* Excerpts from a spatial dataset
>> begin
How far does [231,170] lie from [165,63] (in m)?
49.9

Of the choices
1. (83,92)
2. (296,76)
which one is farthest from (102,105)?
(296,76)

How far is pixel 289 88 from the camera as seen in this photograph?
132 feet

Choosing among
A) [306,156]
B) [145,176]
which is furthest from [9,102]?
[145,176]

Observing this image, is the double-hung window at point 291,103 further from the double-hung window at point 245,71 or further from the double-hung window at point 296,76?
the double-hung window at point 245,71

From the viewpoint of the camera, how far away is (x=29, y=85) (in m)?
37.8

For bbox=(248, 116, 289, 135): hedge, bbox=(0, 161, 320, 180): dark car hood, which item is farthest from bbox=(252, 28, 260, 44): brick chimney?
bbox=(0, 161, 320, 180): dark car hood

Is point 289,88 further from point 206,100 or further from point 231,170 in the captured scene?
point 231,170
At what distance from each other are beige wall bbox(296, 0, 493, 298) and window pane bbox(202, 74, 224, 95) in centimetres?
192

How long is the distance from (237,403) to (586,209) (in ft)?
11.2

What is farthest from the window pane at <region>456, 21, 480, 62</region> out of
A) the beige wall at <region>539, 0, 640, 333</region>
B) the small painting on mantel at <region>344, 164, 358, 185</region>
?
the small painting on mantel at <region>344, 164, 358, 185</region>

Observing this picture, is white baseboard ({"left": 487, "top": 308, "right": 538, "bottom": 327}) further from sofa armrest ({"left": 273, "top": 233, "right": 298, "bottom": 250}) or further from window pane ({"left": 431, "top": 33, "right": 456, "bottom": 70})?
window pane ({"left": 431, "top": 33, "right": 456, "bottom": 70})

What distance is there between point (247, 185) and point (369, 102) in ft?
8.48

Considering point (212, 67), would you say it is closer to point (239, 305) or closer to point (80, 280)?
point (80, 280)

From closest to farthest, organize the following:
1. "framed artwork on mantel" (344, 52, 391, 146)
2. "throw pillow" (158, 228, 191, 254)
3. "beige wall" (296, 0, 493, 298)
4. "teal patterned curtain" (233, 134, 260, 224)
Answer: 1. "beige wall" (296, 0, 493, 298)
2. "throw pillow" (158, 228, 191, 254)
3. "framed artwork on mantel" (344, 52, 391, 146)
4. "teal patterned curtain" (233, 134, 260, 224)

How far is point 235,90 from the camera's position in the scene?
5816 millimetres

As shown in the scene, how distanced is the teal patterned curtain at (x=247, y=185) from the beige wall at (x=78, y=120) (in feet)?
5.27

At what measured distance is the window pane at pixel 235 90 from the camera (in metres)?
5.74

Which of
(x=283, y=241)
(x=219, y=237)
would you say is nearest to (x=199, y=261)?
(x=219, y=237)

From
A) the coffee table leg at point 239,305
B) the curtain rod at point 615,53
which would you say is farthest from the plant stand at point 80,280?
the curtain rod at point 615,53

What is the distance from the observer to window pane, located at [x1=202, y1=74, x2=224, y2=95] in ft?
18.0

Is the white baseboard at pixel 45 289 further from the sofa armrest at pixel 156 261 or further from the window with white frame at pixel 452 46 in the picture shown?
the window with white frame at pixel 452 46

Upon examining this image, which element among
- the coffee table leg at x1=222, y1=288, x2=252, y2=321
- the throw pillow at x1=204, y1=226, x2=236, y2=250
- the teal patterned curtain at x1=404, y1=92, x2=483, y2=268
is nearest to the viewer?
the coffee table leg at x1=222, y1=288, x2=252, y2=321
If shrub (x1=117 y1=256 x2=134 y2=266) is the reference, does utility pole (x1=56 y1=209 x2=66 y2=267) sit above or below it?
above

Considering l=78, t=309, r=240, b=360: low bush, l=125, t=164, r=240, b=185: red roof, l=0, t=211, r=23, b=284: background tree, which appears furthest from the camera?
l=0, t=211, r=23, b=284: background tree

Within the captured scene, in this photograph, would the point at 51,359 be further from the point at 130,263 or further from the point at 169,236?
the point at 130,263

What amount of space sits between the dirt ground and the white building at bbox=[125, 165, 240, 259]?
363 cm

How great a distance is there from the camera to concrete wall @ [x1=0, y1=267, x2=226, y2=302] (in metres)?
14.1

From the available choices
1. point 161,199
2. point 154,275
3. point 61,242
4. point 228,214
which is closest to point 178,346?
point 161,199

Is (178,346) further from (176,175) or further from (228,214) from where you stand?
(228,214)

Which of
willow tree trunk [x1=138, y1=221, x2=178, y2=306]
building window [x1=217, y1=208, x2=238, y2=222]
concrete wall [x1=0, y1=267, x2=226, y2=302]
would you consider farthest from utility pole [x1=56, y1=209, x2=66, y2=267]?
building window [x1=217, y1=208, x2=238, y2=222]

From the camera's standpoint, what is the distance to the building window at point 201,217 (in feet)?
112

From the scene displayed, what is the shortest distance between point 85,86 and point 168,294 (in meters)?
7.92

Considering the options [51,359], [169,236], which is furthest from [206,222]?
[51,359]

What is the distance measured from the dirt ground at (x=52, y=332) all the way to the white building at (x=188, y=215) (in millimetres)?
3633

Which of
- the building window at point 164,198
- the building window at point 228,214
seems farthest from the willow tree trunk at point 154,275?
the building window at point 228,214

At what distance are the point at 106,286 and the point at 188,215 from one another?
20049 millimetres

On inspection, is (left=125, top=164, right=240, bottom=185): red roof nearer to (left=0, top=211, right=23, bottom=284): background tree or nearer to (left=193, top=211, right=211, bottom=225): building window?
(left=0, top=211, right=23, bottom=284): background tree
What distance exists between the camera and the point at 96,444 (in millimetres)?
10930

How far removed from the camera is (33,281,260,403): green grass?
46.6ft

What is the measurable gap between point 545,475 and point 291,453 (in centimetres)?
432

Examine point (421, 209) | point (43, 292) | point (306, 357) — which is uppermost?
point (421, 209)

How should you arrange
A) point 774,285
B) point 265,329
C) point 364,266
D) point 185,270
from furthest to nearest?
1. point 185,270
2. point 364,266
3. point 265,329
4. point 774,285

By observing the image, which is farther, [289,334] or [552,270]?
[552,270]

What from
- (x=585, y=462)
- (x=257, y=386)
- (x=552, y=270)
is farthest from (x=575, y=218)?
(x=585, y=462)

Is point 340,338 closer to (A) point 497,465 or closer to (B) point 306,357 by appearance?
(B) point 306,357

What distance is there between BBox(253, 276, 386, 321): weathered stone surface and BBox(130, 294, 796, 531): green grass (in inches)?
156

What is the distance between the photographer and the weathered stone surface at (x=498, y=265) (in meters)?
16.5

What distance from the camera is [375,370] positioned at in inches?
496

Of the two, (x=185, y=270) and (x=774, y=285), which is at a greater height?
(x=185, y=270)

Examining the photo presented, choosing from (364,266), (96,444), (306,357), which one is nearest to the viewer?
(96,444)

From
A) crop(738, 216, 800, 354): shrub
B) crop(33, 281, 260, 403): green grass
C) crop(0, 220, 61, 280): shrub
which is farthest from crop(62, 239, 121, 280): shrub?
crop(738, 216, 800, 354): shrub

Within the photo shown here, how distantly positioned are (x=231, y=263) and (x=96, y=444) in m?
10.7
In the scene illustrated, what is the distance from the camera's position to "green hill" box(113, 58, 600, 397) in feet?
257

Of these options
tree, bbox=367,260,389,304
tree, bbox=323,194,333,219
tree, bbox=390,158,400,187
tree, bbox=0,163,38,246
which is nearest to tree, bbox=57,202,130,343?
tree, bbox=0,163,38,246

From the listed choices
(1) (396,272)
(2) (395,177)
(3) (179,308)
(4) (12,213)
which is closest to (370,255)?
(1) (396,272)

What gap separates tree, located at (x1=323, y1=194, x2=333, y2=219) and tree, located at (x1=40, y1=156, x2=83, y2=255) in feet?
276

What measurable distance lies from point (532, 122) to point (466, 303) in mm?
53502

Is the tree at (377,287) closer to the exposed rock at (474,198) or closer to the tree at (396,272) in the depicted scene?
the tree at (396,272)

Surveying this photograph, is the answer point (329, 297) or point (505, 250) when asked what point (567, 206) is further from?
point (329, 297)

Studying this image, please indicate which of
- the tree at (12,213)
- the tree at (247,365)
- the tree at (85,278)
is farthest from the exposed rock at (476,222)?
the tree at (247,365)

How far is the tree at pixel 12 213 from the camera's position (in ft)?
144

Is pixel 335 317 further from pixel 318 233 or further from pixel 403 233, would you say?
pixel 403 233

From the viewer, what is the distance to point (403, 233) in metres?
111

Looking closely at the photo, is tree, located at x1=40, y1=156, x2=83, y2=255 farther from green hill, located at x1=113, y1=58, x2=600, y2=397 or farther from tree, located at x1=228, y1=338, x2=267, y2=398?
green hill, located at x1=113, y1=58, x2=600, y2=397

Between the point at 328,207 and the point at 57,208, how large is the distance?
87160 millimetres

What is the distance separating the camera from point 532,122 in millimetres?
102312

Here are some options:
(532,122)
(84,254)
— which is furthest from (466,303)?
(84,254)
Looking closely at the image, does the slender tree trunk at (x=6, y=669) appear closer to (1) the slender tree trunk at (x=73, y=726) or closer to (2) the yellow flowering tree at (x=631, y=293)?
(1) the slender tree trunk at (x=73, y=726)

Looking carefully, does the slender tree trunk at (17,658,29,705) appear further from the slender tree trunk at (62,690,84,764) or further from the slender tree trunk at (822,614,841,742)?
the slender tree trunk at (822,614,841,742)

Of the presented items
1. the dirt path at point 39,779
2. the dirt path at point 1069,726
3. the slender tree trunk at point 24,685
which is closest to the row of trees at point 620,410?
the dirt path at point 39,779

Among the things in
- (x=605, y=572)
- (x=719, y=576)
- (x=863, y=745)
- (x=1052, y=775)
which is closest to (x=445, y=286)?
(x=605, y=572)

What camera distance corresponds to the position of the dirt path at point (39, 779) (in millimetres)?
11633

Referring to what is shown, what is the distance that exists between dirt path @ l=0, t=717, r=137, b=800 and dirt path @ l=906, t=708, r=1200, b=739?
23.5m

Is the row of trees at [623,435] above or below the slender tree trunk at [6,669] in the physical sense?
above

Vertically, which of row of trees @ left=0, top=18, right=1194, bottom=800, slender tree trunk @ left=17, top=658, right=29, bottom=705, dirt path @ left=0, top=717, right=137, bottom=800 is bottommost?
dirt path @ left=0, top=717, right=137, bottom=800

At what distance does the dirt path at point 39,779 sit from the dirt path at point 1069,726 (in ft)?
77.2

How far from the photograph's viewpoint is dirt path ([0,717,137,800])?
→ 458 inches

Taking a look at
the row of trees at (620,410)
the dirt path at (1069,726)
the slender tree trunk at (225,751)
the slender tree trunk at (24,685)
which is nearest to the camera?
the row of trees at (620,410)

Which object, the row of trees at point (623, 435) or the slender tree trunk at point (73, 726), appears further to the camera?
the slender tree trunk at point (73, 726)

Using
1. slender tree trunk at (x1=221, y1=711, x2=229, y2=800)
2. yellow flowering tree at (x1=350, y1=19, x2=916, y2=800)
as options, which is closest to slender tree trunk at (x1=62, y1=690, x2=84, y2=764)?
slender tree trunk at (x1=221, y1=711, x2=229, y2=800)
>> end
* REQUIRED WORK
Your answer should consist only of the lines from the one with "Of the presented items" through the end of the data above, reproduced exactly.

* THE COMPLETED TASK
Of the presented items
1. the dirt path at point 39,779
2. the dirt path at point 1069,726
3. the slender tree trunk at point 24,685
which is closest to the row of trees at point 620,410?
the dirt path at point 39,779

Among the things in
- (x=605, y=572)
- (x=719, y=576)
- (x=863, y=745)
- (x=1052, y=775)
which is closest to (x=445, y=286)?
(x=605, y=572)

What camera distance corresponds to the position of the dirt path at point (39, 779) (in millimetres)?
11633

Referring to what is shown, what is the distance that exists between dirt path @ l=0, t=717, r=137, b=800 and dirt path @ l=906, t=708, r=1200, b=739?
23.5m

Is the row of trees at [623,435] above or below the slender tree trunk at [6,669] in the physical sense?
above

Vertically, which of row of trees @ left=0, top=18, right=1194, bottom=800, slender tree trunk @ left=17, top=658, right=29, bottom=705, dirt path @ left=0, top=717, right=137, bottom=800 is bottommost?
dirt path @ left=0, top=717, right=137, bottom=800

At what distance does the dirt path at point 39,779 sit from the dirt path at point 1069,726 (in ft)?
77.2

How far from the photograph's viewpoint is dirt path ([0,717,137,800])?
→ 458 inches

Taking a look at
the row of trees at (620,410)
the dirt path at (1069,726)
the slender tree trunk at (225,751)
the slender tree trunk at (24,685)
which is nearest to the camera?
the row of trees at (620,410)

Which object, the row of trees at point (623, 435) or the slender tree trunk at point (73, 726), appears further to the camera?
the slender tree trunk at point (73, 726)

Using
1. slender tree trunk at (x1=221, y1=711, x2=229, y2=800)
2. yellow flowering tree at (x1=350, y1=19, x2=916, y2=800)
as options, which is closest to slender tree trunk at (x1=62, y1=690, x2=84, y2=764)?
slender tree trunk at (x1=221, y1=711, x2=229, y2=800)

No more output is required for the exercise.